Europe Jacques Delors

Basé à Bruxelles, Europe Jacques Delors (EJD) est le plus récent des think tanks inspirés par la vision politique et institutionnelle du premier président de la Commission européenne. Créé en 2020, il est centré sur les questions d’environnement et de verdissement de l’économie, notamment en matière d’alimentation. Ses travaux se déclinent plus précisément autour de quatre thèmes : finance verte ; protection et gouvernance de l’océan ; verdissement de l’agroalimentaire ; politiques commerciales. L’équipe permanente est constituée de treize personnes auxquelles sont associés huit chercheurs.

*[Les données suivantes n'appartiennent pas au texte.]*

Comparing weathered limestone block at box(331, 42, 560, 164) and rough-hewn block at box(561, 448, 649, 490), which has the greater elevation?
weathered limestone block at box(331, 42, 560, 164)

EJD a publié ces derniers mois plusieurs policy briefs, réalisant des bilans des politiques mises en œuvre par la précédente Commission et formulant des recommandations pour l’actuelle équipe. Le plus récent, sorti en octobre 2024, analyse les recours de la Commission européenne aux instruments commerciaux comme leviers de transition écologique, sur la période 2019-2024 (figure). Il pointe en particulier les écarts entre les ambitions affichées et les résultats obtenus, en matière de politique agroalimentaire. Par exemple, le souhait d’imposer les standards européens aux importations, via des clauses miroirs, ne s’est jusqu’à présent concrétisé qu’à la marge (mise en œuvre repoussée, modalités d’application non publiées, intégration très progressive dans les accords commerciaux, etc.).

Synthèse des principales mesures commerciales prises par la Commission dans le cadre du Green DealSource : Europe Jacques Delors

L’écart est encore plus marqué dans le domaine des politiques agricoles. Dans une étude de juillet 2024, EJB met en évidence le recul de la Commission dans l’atteinte de plusieurs objectifs ambitieux de la stratégie « De la fourche à la fourchette ». Les retards dans l’application voire l’abandon de certaines mesures (Cadre pour des systèmes alimentaires durables, règlement SUR relatifs aux pesticides, etc.) sont liés à l’apparition de divergences entre la DG Santé et la DG Agri, entre la Commission et les États membres, au blocage législatif qui en a résulté, mais aussi à l’instabilité géopolitique et à l’opposition des agriculteurs (figure). Adopté en réponse aux mouvements agricoles de janvier 2024, le « paquet de simplification de la PAC » est selon EJD revenu sur la conditionnalité renforcée de la PAC, sans pour autant réduire la charge administrative des agriculteurs.

Rappel des événements ayant pesé sur l’atteinte des objectifs de la stratégie « de la fourche à la fourchette »
Source : Europe Jacques Delors

Plus récemment, le think tank a publié quatre articles de blog, dans le cadre d’une série consacrée à l’agriculture régénératrice. Il s’agit d’illustrer, par des témoignages, les leviers et les freins à l’adoption de pratiques agricoles visant à améliorer la santé des sols et la gestion de l’eau, à réduire les émissions de gaz à effet de serre et à augmenter la biodiversité. EJD présente notamment les moyens mis en œuvre par One Planet Business for Biodiversity (initiative internationale et intersectorielle à laquelle participent notamment McCain, Danone ou L’Oréal), pour faciliter l’adoption de pratiques vertueuses par les agriculteurs. Pour ce faire, cette alliance préconise une rémunération des agriculteurs basée sur les résultats (amélioration de la qualité des sols ou de la biodiversité) et développe des outils financiers pour couvrir les coûts initiaux de transition.